Estratto della fonte:
□ □ □ □ □
ACCEDI
Domenica, 22 giugno 2025

EDITORIALE

Dalle Sezioni Unite la rivincita dei commercialisti

/ Enrico ZANETTI

Sabato, 24 marzo 2012

x
STAMPA

download PDF download PDF

Le condotte di tenuta della contabilità aziendale, redazione delle dichiarazioni fiscali ed effettuazione dei relativi pagamenti integrano il reato di esercizio abusivo delle professioni di dottore commercialista e di esperto contabile se svolte, da chi non sia iscritto al relativo Albo professionale, in modo continuativo, organizzato e retribuito, tale da creare, in assenza di indicazioni diverse, le apparenze di una tale iscrizione.

Chi lo dice?
La Cassazione e, per giunta, a Sezioni Unite (si veda “Linea dura sull’esercizio abusivo della professione” di oggi).
E adesso come la mettiamo?
Il ragionamento della Suprema Corte è ineccepibile.

La tenuta di contabilità e l’assistenza negli adempimenti tributari non sono attività esclusive dei commercialisti; sono però attività che, in quanto normativamente tipiche dei commercialisti, possono essere svolte soltanto da loro (e dagli iscritti ad altri Albi le cui leggi ordinamentali le dovessero contemplare) come attività abituale, organizzata e retribuita.

In altre parole, se il primo “signor Rossi” che passa non può redigere in nessun caso un atto di costituzione di srl, neppure se è lui stesso l’unico socio, perché è un’attività esclusiva dei notai, egli può invece tenere contabilità, presentare dichiarazioni fiscali e può magari farsi pure pagare, perché queste non sono attività esclusive dei commercialisti.
Tutto questo, però, a patto che il “signor Rossi” rimanga in un contesto di attività occasionale non organizzata.
Se invece il “signor Rossi” ci prende gusto e, senza essere iscritto all’Albo dei dottori commercialisti e degli esperti contabili o ad altri albi che contemplino queste attività tra quelle caratterizzanti la professione, comincia a svolgere le in modo continuativo, organizzato e retribuito, ecco allora che, per la Cassazione a Sezioni Unite, si integrano gli estremi della violazione penale consistente nell’esercizio abusivo della professione.

Che succederà ora?
È un fatto che questa sentenza della Cassazione a Sezioni Unite espone a oggettivi quanto seri rischi penali tutti coloro che, senza iscrizione all’Albo, hanno uno studio da tributarista o rivestono la carica di amministratore in società o associazioni che svolgono queste attività in modo continuativo, organizzato e retribuito.
A pensar male, c’è da supporre l’esistenza di una stretta connessione tra gli incredibili attacchi della scorsa estate finalizzati alla sostanziale cancellazione dell’Albo dei dottori commercialisti e degli esperti contabili e i tempi di maturazione di questa sentenza così dirompente per tutti coloro che fanno i commercialisti senza esserlo.
□ □ □ □ □
Materiale fornito:
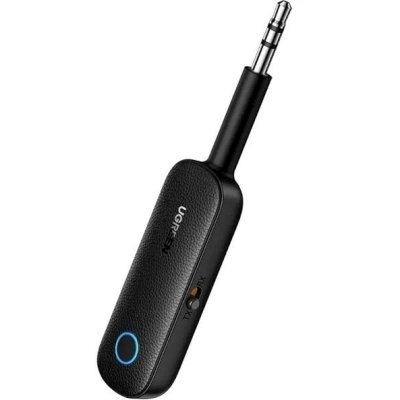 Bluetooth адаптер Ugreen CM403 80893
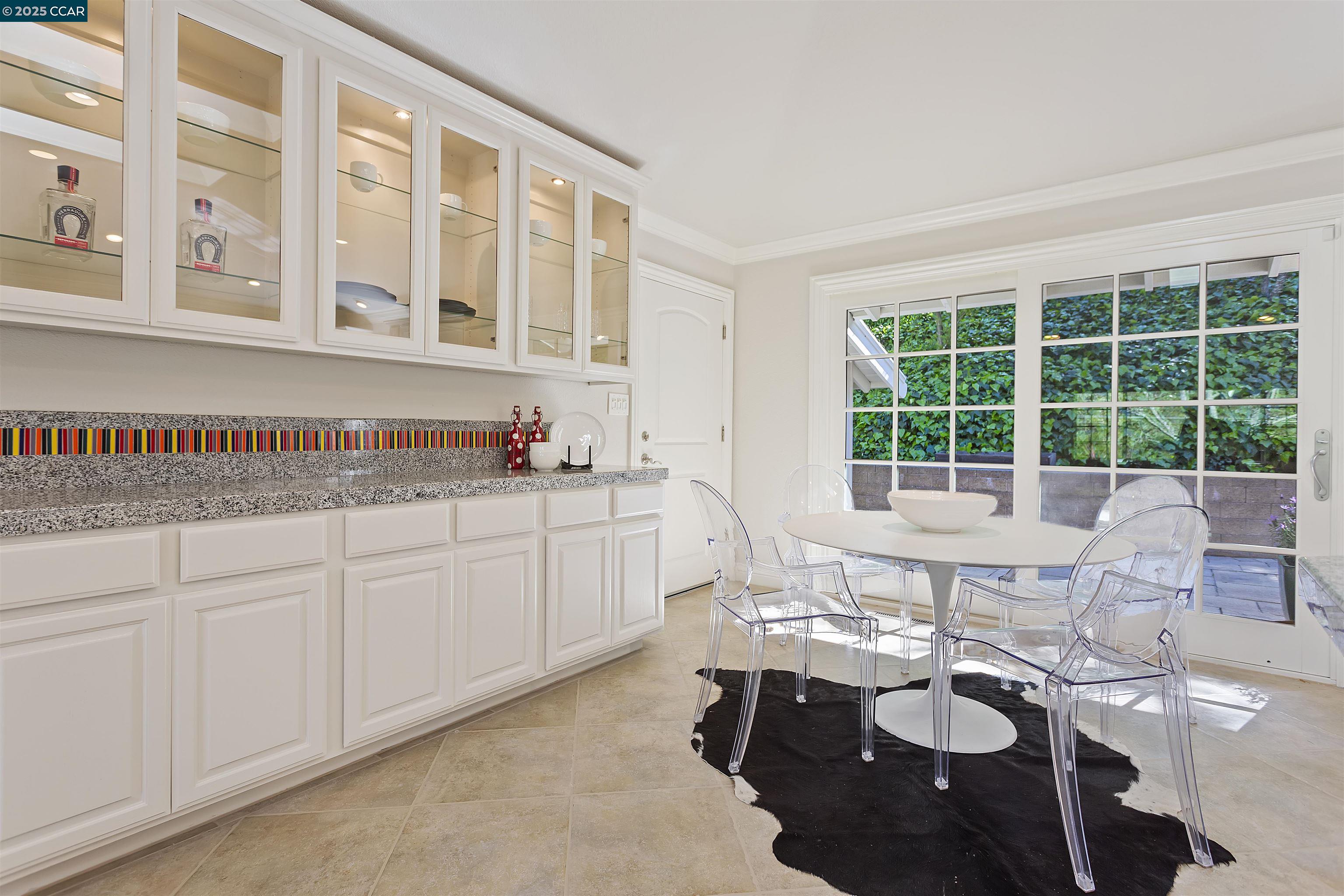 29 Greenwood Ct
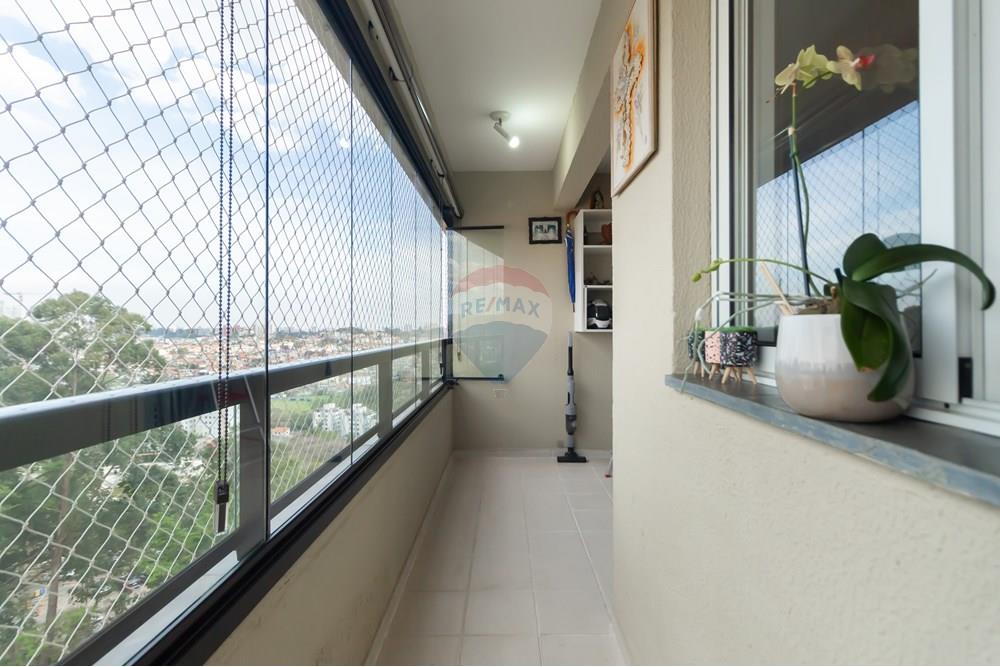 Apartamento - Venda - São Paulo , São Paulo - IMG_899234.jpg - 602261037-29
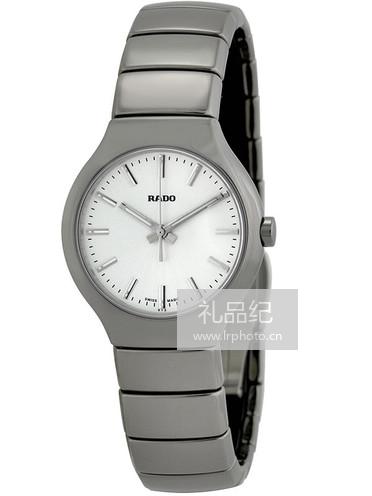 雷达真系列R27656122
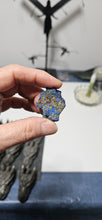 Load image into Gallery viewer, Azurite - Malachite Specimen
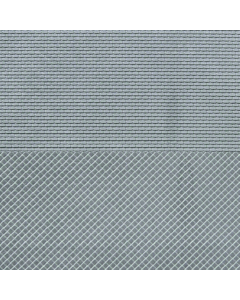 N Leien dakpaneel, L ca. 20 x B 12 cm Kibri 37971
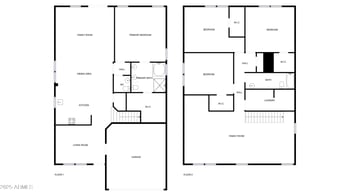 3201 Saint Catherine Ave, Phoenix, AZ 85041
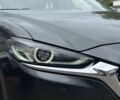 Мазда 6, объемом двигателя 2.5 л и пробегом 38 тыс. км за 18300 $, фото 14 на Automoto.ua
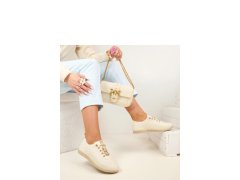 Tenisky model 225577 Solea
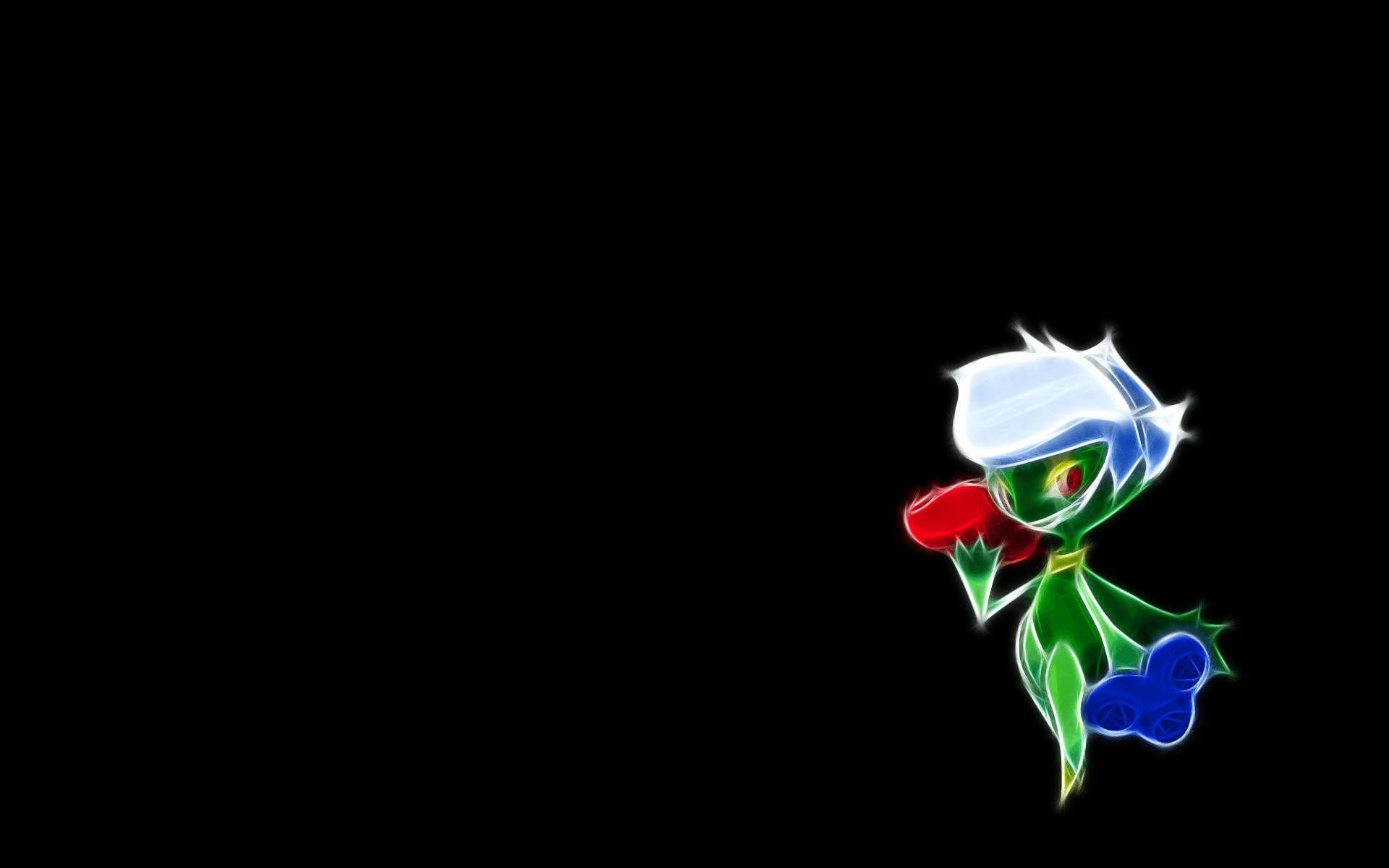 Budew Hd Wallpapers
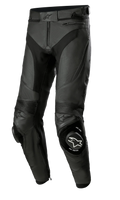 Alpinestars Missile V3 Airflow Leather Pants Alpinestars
□ □ □ □ □
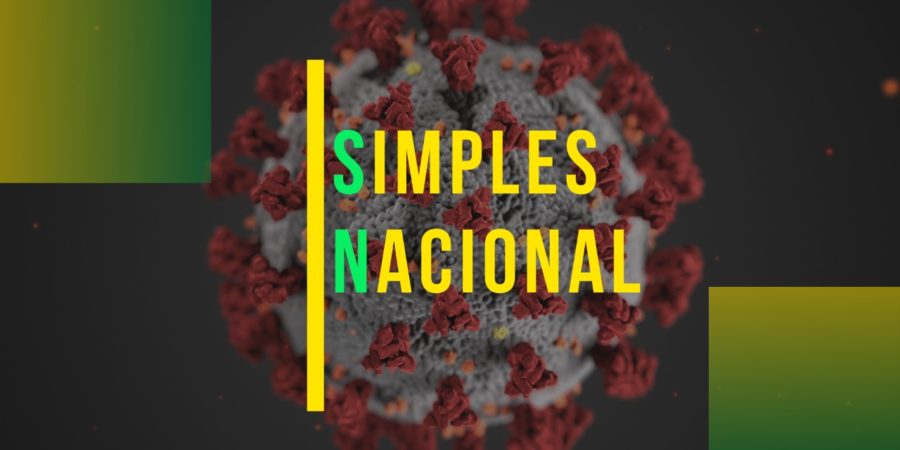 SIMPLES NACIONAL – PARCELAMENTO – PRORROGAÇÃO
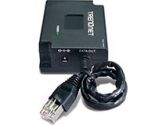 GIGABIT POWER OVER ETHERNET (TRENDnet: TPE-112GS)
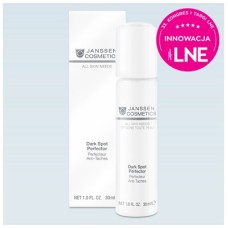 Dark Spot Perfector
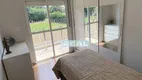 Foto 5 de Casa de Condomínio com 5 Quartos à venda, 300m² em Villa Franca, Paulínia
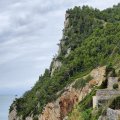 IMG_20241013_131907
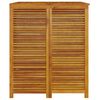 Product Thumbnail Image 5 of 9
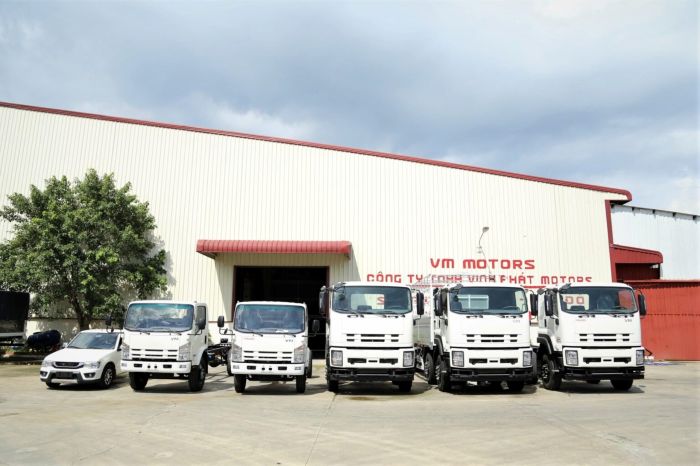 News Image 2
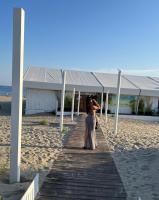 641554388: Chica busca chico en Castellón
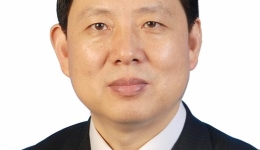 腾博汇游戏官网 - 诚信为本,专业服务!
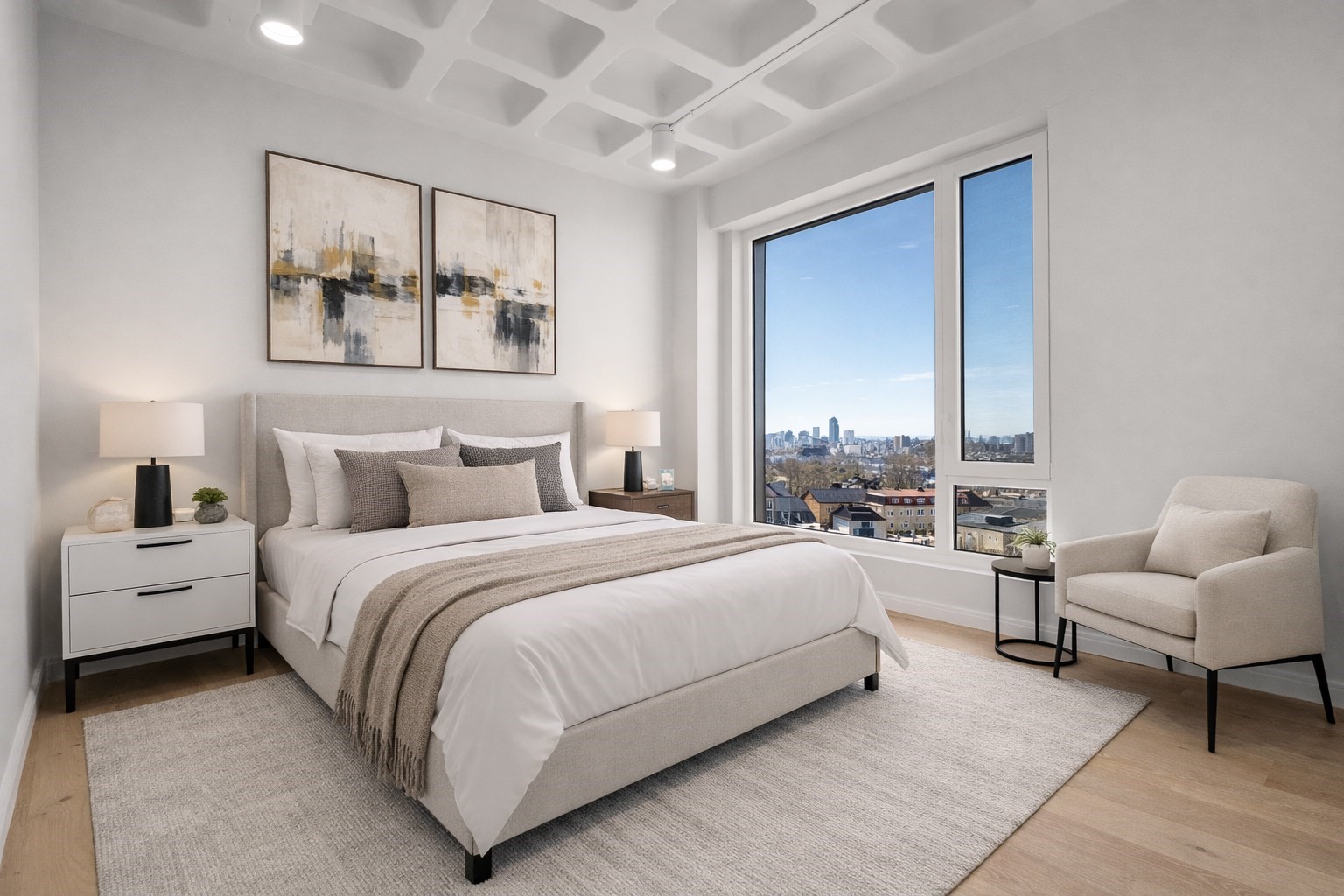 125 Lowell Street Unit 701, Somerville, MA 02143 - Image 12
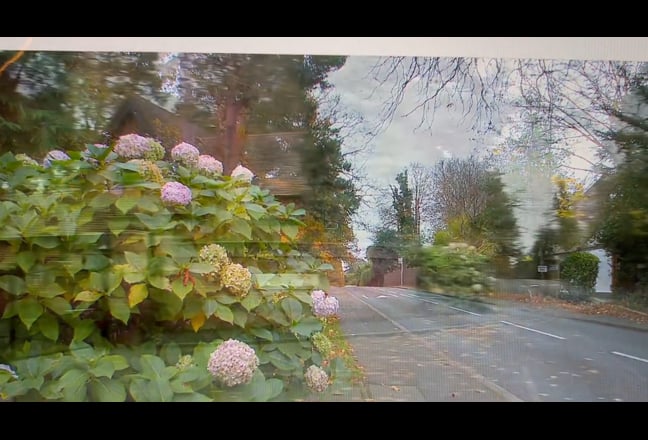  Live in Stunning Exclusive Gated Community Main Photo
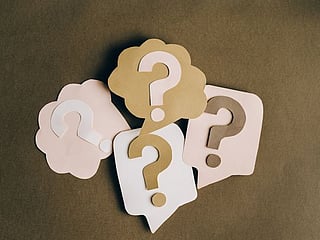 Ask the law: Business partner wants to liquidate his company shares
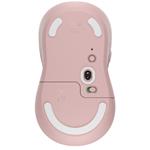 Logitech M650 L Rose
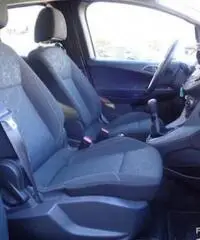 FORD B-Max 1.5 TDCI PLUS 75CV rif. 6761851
□ □ □ □ □
Cosa fare: Ritrascrivi parola per parola il passo dell'editoriale sui commercialisti che va da "Tutto questo, però, a" fino a "abusivo della professione.".

Soluzione:
Tutto questo, però, a patto che il “signor Rossi” rimanga in un contesto di attività occasionale non organizzata.
Se invece il “signor Rossi” ci prende gusto e, senza essere iscritto all’Albo dei dottori commercialisti e degli esperti contabili o ad altri albi che contemplino queste attività tra quelle caratterizzanti la professione, comincia a svolgere le in modo continuativo, organizzato e retribuito, ecco allora che, per la Cassazione a Sezioni Unite, si integrano gli estremi della violazione penale consistente nell’esercizio abusivo della professione.